L’essentiel des données que je vous avais communiquées dans mon précédent article à propos des louanges éditoriales d’une fusion Fiat-Renault reste d’actualité !
La réalité de la situation est que Fiat a des difficultés industrielles et que son avenir est compromis notamment parce qu’il est très en retard sur le concept de la voiture électrique et que ses usines européennes sont en mauvaise posture (Lancia est mort, Fiat ne survit qu’avec la 500, Alfa Roméo a une diffusion de plus en plus confidentielle malgré des modèles magnifiques mais peu fiables). Aux USA, Fiat ne survit que grâce aux Jeep et pick-ups, Chrysler étant quasiment mort !
Autrement dit, FIAT sait qu’il est sur la mauvaise pente et, aujourd’hui, c’est la métaphore du nageur en train de se noyer et qui cherche une bouée de sauvetage. Il cherche donc un partenaire susceptible de lui apporter à bon compte ces technologies qui lui font défaut sans avoir à en assumer les (lourds) investissements !
Le coup de génie de Sergio Marchione, ancien Pdg de Fiat aujourd’hui décédé, a été,en 2009, de mettre la main sur le groupe Chrysler alors en faillite ; ce qui a permis de sauver Fiat, qui allait déjà bien mal, d’une déconfiture inévitable !
Seulement, il est illusoire de croire qu’on peut renouveler tous les dix ans de tels coups car les proies de la taille de Chrysler sont rares ; d’autant plus que la famille Agnelli a une vision purement patrimoniale de la gestion de Fiat dont elle espère toujours tirer un maximum de revenus à travers la réalisation d’opérations de restructurations industrielles. La cession de la pépite Magnetti-Marelli (équipementier auto) est là pour en attester !
D’ailleurs, Fiat avant d’essayer de mettre la main sur Renault, avait essayé de se vendre à General Motors !
PSA, de son côté, souhaiterait, à en croire la presse, revenir sur le marché américain alors qu’il n’a … aucun modèle de voiture qui corresponde au marché américain ! Carlos Tavares, qui connaît les produits qu’il vend et les marchés qu’il prospecte, le sait ; donc ce ne sont que des annonces éditoriales qui ne reposent sur aucun fondement !

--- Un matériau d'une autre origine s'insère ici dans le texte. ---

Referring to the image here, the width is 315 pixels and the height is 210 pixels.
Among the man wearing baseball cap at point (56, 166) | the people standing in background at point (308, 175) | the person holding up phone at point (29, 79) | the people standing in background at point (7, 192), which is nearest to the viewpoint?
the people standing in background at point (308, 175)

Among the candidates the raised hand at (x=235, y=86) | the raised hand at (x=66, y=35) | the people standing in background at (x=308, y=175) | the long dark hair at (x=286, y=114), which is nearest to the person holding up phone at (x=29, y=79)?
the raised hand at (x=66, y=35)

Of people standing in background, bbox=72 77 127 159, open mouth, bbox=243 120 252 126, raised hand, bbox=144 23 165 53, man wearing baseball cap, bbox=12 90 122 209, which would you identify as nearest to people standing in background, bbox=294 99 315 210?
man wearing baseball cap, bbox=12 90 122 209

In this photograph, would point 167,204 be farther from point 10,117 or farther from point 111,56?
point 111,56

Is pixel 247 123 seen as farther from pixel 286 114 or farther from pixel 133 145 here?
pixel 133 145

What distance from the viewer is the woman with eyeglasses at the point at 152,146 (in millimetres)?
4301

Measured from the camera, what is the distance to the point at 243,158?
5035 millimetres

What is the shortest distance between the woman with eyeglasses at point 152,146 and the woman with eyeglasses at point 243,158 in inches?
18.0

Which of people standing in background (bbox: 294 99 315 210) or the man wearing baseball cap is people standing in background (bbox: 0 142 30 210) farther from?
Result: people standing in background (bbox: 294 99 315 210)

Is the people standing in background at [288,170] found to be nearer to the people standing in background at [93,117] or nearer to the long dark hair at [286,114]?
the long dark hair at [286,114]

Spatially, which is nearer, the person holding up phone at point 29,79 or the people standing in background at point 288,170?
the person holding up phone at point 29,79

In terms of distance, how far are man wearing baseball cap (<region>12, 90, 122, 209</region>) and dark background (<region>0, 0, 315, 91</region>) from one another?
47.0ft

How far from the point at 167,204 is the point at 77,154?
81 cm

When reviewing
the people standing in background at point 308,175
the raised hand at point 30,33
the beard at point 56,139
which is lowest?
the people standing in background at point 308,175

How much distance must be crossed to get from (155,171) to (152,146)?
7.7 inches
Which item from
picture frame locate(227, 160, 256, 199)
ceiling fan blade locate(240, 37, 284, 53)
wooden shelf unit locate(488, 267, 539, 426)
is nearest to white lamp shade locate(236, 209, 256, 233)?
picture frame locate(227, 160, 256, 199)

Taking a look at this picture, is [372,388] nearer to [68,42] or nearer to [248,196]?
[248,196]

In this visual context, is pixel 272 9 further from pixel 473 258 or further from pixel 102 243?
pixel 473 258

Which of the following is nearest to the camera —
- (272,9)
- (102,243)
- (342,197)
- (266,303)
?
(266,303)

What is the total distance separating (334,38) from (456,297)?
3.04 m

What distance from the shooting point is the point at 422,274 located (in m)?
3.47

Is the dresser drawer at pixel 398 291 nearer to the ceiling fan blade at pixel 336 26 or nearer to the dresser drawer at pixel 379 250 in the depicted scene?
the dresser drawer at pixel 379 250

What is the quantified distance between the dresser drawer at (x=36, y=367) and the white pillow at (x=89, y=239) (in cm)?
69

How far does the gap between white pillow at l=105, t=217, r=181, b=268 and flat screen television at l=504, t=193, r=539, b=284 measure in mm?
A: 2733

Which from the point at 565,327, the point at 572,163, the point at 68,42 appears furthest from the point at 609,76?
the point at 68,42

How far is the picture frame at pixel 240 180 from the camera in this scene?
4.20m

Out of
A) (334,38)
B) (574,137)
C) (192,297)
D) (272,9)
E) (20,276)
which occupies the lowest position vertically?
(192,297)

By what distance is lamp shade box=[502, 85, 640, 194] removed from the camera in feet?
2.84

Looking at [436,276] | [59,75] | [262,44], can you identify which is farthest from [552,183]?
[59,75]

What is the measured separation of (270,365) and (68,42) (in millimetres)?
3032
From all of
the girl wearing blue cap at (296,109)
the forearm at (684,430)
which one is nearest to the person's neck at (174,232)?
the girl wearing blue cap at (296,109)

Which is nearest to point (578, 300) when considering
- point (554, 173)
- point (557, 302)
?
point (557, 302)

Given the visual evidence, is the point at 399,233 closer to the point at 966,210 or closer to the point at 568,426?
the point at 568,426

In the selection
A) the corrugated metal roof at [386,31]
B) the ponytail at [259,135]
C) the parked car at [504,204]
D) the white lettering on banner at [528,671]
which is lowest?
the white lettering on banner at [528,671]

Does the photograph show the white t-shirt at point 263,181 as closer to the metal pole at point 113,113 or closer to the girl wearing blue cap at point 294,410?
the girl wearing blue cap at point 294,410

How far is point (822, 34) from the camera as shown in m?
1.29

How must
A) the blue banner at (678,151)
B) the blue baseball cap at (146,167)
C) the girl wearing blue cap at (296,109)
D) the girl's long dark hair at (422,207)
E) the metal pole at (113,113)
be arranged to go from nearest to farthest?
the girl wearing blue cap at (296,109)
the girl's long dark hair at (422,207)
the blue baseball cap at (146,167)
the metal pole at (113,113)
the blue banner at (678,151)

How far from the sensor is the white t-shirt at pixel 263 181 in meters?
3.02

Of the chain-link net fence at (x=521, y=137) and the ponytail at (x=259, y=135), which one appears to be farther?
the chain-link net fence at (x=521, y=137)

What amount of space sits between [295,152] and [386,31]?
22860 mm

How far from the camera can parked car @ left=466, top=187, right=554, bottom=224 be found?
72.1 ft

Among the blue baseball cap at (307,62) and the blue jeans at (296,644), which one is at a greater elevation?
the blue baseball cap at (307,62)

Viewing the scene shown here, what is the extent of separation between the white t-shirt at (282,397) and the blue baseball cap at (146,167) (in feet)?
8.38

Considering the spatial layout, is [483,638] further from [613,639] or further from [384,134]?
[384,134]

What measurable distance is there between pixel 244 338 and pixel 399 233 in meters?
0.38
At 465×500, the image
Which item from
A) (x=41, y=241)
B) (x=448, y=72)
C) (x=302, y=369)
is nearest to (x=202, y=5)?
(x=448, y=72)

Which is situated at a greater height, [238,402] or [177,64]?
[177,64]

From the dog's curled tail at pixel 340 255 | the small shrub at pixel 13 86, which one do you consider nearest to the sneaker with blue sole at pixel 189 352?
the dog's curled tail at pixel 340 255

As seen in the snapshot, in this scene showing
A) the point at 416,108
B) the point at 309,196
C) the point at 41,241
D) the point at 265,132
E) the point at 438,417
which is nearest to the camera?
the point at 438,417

Dans ces conditions, PSA qui vient d’avaler avec succès Opel dont la gamme est très proche de celle de PSA, avec des synergies industrielles évidentes, pour un marché purement européen, n’a pas vraiment d’intérêt à engager des négociations avec Fiat ; surtout si c’est pour perdre le contrôle du nouvel ensemble !
Le risque industriel et financier pour PSA, qui a quand même frisé la faillite il y a quelques années et qui doit aussi gérer le problème du Brexit pour ses usines britanniques (Vauxhall), est considérable ; surtout que l’horizon de l’industrie automobile n’est plus au beau fixe compte tenu des nouvelles normes environnementales !

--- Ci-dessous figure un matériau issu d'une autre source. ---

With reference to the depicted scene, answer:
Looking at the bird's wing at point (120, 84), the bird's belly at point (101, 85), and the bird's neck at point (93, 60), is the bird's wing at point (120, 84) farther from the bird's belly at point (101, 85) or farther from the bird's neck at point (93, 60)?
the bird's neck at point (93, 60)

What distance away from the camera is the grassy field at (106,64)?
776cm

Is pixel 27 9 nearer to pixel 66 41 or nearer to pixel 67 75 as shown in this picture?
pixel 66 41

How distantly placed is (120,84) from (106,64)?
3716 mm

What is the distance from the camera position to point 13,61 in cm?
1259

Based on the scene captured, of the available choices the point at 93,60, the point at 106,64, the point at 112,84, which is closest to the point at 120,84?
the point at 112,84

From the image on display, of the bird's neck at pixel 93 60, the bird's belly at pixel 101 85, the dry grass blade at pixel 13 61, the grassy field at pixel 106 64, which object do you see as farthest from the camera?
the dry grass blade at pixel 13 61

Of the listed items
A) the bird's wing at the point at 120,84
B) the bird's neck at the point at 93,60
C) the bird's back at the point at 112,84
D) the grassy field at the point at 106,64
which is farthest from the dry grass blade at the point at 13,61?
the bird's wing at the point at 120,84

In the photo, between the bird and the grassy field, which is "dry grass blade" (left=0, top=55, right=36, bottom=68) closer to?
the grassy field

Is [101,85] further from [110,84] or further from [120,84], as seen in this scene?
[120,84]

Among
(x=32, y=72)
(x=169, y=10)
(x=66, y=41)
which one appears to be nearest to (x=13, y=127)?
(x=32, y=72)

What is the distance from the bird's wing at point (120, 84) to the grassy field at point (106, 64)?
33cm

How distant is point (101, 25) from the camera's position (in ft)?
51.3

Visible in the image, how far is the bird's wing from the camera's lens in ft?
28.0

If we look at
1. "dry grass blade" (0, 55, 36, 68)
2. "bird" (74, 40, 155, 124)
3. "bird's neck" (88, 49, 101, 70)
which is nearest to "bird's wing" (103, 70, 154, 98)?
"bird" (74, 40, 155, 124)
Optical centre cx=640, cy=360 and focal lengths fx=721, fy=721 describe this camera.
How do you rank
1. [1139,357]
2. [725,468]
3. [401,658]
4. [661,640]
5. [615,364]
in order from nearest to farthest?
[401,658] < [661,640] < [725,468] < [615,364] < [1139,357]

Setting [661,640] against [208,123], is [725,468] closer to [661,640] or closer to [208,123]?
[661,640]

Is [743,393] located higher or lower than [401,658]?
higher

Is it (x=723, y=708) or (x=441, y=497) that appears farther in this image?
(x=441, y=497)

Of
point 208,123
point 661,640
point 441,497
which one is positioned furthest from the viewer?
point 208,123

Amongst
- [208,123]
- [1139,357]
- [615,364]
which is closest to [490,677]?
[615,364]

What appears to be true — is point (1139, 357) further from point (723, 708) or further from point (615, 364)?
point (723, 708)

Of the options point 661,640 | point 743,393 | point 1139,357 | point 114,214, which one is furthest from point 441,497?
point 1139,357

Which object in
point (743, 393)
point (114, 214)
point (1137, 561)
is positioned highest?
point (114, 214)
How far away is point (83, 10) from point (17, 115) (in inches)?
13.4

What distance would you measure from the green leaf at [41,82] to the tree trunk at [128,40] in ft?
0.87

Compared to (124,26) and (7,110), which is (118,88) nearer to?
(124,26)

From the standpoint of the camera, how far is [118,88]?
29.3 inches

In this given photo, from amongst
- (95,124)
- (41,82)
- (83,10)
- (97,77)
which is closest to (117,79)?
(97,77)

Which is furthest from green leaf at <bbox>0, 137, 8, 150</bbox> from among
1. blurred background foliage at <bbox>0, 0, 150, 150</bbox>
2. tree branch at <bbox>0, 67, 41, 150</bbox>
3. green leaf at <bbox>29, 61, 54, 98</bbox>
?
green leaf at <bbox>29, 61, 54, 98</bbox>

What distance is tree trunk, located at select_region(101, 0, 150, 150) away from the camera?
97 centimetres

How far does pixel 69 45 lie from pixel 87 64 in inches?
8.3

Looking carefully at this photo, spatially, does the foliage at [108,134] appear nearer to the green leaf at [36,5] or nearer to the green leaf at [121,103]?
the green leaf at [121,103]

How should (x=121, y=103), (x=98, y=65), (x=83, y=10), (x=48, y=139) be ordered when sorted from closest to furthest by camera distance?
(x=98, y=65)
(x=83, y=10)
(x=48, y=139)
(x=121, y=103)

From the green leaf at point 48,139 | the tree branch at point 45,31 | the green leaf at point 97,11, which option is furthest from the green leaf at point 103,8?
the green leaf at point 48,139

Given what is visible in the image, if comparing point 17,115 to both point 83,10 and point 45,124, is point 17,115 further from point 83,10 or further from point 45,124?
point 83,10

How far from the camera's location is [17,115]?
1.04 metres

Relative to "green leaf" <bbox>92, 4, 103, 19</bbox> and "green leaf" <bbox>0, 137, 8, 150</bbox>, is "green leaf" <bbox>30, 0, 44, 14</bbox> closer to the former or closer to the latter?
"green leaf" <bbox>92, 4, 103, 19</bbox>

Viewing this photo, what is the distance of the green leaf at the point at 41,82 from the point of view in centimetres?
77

En outre, son actionnaire chinois (Dong Feng) souhaite se retirer du capital de PSA et l’activité de PSA en Chine est en train de péricliter !

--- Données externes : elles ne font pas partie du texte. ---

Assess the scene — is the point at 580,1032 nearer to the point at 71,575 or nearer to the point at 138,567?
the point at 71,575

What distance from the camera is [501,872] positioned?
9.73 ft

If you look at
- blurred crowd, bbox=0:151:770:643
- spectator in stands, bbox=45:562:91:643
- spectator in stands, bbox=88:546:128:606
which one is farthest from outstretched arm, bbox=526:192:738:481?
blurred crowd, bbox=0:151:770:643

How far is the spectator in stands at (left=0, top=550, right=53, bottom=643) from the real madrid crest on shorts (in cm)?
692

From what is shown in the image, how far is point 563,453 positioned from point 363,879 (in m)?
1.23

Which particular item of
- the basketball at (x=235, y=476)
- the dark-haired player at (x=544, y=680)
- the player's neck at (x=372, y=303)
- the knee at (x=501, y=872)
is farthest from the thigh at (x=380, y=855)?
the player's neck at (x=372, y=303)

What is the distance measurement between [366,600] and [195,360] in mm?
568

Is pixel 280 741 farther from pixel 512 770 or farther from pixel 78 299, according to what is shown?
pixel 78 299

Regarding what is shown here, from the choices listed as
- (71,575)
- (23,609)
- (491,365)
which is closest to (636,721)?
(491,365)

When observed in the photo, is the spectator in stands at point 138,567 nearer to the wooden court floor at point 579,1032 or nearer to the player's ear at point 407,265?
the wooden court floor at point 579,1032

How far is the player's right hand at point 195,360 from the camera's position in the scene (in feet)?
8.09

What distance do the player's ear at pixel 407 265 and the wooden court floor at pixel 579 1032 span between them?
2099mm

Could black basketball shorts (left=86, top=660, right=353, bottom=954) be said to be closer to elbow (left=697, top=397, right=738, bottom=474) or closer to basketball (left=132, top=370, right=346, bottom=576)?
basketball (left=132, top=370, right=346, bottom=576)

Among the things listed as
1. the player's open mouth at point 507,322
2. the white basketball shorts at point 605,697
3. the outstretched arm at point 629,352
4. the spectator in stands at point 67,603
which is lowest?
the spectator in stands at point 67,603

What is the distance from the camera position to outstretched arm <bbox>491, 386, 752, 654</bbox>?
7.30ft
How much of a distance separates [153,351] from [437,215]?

Cela signifie que le marché mondial de l’automobile, du fait des nouvelles normes en matière de pollution et de voitures électriques, n’est plus à l’augmentation des volumes mais plutôt à la tentative (pas évidente) de consolider les situations acquises.
Cela signifie aussi que cette évolution technologique contrainte ne va pas se faire sans casse et qu’il va probablement y avoir des dégâts industriels considérables avec la disparition de constructeurs automobiles ; et Fiat est en tête de liste (après Rover, Saab).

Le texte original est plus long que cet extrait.